DeepSeek R1 Distill — every version

The full lineage of the DeepSeek R1 Distill line, newest first. Every version has its own page — click any to compare specs, benchmarks and pricing.

VersionReleasedContextLicense
DeepSeek-R1-0528-Qwen3-8Bcurrent2025-05-29131KMIT
DeepSeek-R1-Distill-Llama-70B2025-01-20Open weights
DeepSeek-R1-Distill-Qwen-32B2025-01-20Open weights
DeepSeek-R1-Distill-Qwen-14B2025-01-20Open weights
DeepSeek-R1-Distill-Llama-8B2025-01-20Open weights
DeepSeek-R1-Distill-Qwen-7B2025-01-20Open weights
DeepSeek-R1-Distill-Qwen-1.5B2025-01-20Open weights

FAQ

Is DeepSeek-R1-Distill-Llama-70B the same as DeepSeek-R1?

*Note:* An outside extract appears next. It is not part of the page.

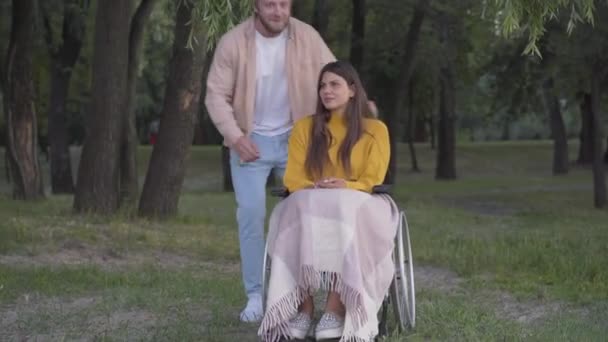 Szerokie ujęcie przystojnego kochającego mężczyzny przytulającego sparaliżowaną kobietę siedzącą na wózku inwalidzkim w parku. Portret młodej białej pary z plenerem w letni wieczór. Pojęcie miłości. — Wideo stockowe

No. DeepSeek-R1 is the full 671B-parameter Mixture-of-Experts reasoning model. The Llama-70B distill is a separate, much smaller 70.6B dense model: it takes Meta's Llama-3.3-70B-Instruct and fine-tunes it on reasoning samples generated by DeepSeek-R1. It mimics R1's chain-of-thought style at a fraction of the size, but it is not R1 itself.

What license is it released under, and can I use it commercially?

DeepSeek published the distill weights under the MIT license, which permits commercial use, modification, and redistribution. Because the model is derived from Llama-3.3-70B-Instruct, the underlying base weights are also subject to Meta's Llama 3.3 Community License, so review both before deploying.

What hardware do I need to run it?

It is a 70.6B dense model, so full-precision serving needs roughly 140GB+ of GPU memory (multiple GPUs). With 4-bit quantization it can fit on a single high-memory GPU or a multi-GPU workstation, and it runs in standard Llama 3.3 stacks such as vLLM, SGLang, Ollama, and llama.cpp.

Is it still available through hosted APIs?

The weights remain on Hugging Face and can be self-hosted indefinitely. Hosted API access has narrowed over time, though — Groq, an early host, deprecated the model in September 2025 and decommissioned it in February 2026, directing users to newer models. Check each provider's current catalog before relying on it.